The Three-Legged Retirement Stool

 In Planning Insights

The metaphor of thinking about retirement as a three-legged stool was very popular with the post WW II generation. Each leg of the stool represented a component to funding retirement and it was necessary to have all three components to have a successful retirement. The thinking was that if even one of the components was weak or missing, the retiree would fall off the stool and have a much lower chance at a successful retirement.

The three legs of the stool are social security, pensions and personal savings.

Social Security should never be thought of as something that will completely support an individual in retirement. It was not created to do so. It was created only to help supplement retirees’ income. Benefits are calculated based on wage history and number of years of employment. If you did not work outside the home, but were married for ten years or longer then you could qualify for a spousal benefit. In the days of “file and suspend,” there were several different claiming strategies that could be analyzed to maximize benefits. Many of those strategies are no longer available and no one knows what the future will hold for social security. In 1945, there were 42 workers to support every beneficiary. By 2030, there will be only 2 workers to support each beneficiary. Certainly younger workers will wait longer before collecting benefits and will probably be collecting less. With a projected decrease in social security benefits, more weight is shifted to the other two legs of the stool.

At one time, pensions were the norm and represented another source of income for a large percentage of retirees. In 1983, 60% of employees of Fortune 500 companies were covered by pension plans. Today, fewer than 12% of new employees are offered any type of defined benefit pension plan. Companies realized that they could shift the burden of the uncertainty of the future to employees and also completely sever their relationship with retiring employees if they switched from defined benefit plans to defined contribution plans. In these plans, employees save for retirement with their own pretax dollars. With pensions becoming mostly a thing of the past, even more weight has been shifted to savings, the third leg of the stool.

Personal savings will now represent the most significant leg of the stool for retirees. These savings include saving in company sponsored plans such as 401(k) or 403(b) plans. Since these plans are being funded with participants’ money rather than the company’s, they fall under personal savings rather than the pension leg. However, many people falsely believe that if they maximize their 401(k) contributions, they will have enough for retirement when combined with what little they will get from social security. If they do not take the time to map out a realistic expectation of retirement, they will be very disappointed. A well thought out and properly maintained financial plan will help savers understand that it takes more than maxing out a 401(k) to have a successful retirement. We recommend:

  • Always max out any company retirement plans as this is funded with pretax dollars and employers will often offer a match (free money!) up to 6%.
  • If you are eligible to fund other retirement vehicles, such as a Roth IRA, take advantage of that as the savings in the Roth IRA are post-tax that will grow tax free and have no required minimum distribution(RMD.)
  • Whenever you get a raise, pay yourself first in the form of forced savings. These funds will be used to set up an emergency fund first, and will then build the basis for taxable investment accounts.
  • Build a model to understand retirement savings needs and update that model frequently. Life happens with mortgages, children, emergencies, etc., and it is very easy to forget the goal of retirement. A plan will help prioritize needs over wants or wishes, and help lessen impulse spending. It will also help you understand when the best time will be to claim social security in order to maximize your benefits.
  • Do not rely on the equity in your home for retirement. Many people believe that they will downsize and put some equity into their portfolios for retirement only to find that many of the downsized properties are more expensive than they believed and actually price themselves out of markets. Home equity should be saved for absolute emergencies or moving to the next phase of their life.

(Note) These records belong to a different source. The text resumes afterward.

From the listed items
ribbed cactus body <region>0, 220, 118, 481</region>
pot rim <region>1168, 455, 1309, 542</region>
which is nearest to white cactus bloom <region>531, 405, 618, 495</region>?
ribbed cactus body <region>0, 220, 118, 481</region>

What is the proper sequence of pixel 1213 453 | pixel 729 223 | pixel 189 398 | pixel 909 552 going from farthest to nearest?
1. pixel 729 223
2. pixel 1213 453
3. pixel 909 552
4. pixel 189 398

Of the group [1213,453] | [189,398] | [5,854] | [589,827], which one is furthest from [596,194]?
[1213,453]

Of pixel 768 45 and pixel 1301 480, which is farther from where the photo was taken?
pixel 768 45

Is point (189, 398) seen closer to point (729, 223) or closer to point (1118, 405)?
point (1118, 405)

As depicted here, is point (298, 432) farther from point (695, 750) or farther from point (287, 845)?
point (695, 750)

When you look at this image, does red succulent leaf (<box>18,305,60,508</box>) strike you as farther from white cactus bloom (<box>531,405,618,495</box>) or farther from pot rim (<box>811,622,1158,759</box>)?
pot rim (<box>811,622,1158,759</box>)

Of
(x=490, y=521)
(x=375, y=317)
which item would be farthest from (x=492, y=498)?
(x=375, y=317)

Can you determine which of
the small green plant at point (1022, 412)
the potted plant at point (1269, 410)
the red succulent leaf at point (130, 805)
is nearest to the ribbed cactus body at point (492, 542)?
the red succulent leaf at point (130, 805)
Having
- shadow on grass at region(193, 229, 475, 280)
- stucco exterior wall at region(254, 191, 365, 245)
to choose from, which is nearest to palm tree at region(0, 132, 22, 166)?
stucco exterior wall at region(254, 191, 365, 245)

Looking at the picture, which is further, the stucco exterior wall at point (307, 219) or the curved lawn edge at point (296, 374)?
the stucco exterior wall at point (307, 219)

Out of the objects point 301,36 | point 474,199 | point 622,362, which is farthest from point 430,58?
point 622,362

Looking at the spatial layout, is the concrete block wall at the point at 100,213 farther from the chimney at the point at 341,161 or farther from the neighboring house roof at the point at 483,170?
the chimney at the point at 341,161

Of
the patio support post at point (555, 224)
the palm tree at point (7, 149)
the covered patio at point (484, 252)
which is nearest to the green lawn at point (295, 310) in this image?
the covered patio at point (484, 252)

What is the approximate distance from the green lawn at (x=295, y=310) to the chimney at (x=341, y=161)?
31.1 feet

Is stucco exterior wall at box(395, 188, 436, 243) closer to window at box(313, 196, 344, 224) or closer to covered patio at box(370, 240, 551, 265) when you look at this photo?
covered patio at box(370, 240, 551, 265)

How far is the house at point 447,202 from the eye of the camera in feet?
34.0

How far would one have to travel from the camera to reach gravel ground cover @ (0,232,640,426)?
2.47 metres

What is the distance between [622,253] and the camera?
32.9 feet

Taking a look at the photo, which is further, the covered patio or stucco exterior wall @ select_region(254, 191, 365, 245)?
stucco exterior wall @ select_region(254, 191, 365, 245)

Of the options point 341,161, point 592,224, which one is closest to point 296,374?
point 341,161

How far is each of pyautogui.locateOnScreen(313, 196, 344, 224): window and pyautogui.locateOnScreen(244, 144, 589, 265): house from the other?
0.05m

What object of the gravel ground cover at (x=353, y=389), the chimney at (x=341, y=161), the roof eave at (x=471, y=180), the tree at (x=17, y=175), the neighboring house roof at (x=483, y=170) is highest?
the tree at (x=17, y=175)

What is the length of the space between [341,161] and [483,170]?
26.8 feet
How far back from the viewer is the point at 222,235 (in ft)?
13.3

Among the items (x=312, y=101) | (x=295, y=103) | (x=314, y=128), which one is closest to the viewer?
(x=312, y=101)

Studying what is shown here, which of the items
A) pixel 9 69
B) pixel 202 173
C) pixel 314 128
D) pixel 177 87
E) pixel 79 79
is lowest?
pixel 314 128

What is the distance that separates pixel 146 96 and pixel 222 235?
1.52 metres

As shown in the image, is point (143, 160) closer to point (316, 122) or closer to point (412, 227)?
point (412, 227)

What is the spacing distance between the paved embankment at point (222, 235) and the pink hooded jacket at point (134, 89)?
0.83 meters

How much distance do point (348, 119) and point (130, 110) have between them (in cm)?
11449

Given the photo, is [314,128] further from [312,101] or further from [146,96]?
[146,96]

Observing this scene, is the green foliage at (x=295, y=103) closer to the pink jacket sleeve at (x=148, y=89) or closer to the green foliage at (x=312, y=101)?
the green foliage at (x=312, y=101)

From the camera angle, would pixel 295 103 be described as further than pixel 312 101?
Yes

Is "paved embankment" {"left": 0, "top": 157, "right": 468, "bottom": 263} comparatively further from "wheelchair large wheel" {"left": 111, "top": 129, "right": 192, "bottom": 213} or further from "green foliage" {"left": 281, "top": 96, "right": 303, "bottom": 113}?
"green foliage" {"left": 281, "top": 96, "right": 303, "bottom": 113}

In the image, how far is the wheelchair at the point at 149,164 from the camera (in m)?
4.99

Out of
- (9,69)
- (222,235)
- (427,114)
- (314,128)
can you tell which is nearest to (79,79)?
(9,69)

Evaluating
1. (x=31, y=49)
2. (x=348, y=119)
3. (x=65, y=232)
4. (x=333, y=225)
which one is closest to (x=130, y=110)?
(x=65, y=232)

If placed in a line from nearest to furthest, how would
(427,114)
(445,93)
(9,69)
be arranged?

Given that two of the three legs of the “retirement stool” are diminishing, it is important to think of ways to help prop up the stool. Part time employment in retirement is becoming more and more popular. Many retirees find the shift to full retirement difficult, and part time work can be rewarding and helps supplement other income streams. Annuities do provide guaranteed income, but very few people understand the full cost of that guaranteed income. Work with a professional who will help your money grow for your future and help keep your retirement on track.

To shore up the retirement stool, have a plan in place and update it at least every 18 months to ensure that when you rely on that stool for retirement, none of the legs collapse beneath you.